--- Task details ---
Count the lines of the data below that contain the string "Березинский", treating uppercase and lowercase as distinct. Give only the number.

Data excerpted from a collection
-------
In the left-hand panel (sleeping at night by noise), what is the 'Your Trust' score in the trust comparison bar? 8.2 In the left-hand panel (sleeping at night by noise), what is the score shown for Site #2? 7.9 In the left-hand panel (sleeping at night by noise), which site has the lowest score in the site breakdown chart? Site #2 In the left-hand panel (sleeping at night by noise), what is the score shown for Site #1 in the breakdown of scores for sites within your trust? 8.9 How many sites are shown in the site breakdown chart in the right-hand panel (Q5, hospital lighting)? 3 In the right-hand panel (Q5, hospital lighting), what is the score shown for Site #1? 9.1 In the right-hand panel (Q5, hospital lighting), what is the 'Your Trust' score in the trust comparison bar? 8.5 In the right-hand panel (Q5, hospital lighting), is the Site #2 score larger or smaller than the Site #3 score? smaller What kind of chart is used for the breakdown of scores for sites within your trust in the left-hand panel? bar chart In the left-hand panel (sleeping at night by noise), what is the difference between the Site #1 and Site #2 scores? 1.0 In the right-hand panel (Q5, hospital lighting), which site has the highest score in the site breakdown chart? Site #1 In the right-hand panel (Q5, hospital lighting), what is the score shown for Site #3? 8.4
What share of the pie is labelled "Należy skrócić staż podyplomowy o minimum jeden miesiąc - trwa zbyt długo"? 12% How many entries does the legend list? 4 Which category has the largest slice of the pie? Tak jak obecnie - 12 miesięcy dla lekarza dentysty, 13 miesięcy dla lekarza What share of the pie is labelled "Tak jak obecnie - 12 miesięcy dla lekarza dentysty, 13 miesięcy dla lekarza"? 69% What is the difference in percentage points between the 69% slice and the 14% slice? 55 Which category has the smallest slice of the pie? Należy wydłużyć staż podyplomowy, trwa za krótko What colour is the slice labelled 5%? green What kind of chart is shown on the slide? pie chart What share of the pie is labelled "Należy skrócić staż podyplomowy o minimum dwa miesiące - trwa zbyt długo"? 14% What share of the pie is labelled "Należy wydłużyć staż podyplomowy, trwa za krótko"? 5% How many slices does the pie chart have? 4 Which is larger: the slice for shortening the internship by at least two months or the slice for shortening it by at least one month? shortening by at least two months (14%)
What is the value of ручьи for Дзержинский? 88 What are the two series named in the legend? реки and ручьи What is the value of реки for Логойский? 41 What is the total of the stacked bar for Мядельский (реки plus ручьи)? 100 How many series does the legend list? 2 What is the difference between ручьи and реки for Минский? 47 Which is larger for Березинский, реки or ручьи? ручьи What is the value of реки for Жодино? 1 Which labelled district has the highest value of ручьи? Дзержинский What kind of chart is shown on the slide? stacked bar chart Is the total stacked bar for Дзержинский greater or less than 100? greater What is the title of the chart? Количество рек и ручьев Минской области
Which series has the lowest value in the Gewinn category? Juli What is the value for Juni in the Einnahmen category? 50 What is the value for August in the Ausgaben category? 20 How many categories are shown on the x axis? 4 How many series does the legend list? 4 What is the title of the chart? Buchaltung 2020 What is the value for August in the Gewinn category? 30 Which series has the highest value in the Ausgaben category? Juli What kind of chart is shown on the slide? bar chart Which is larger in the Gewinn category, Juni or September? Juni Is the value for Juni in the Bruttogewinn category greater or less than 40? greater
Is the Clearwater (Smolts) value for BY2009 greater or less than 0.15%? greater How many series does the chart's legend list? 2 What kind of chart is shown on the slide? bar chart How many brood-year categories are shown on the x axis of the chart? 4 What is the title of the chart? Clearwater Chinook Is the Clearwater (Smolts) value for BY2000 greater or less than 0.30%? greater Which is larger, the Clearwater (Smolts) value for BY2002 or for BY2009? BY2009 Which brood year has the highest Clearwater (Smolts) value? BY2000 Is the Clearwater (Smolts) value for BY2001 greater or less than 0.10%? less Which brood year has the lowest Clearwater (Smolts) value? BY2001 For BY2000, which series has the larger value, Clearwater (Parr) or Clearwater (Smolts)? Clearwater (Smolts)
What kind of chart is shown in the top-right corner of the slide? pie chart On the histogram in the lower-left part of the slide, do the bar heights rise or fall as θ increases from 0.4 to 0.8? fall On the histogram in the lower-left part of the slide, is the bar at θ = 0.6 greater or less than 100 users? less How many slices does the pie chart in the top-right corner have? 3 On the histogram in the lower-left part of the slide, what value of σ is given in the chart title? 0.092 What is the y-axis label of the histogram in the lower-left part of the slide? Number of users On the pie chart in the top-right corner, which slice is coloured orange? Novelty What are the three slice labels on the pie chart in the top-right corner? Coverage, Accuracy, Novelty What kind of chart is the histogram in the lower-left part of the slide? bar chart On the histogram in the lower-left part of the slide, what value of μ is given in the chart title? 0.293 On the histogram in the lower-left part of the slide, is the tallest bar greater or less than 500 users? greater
-------
--- Solution for this task ---
1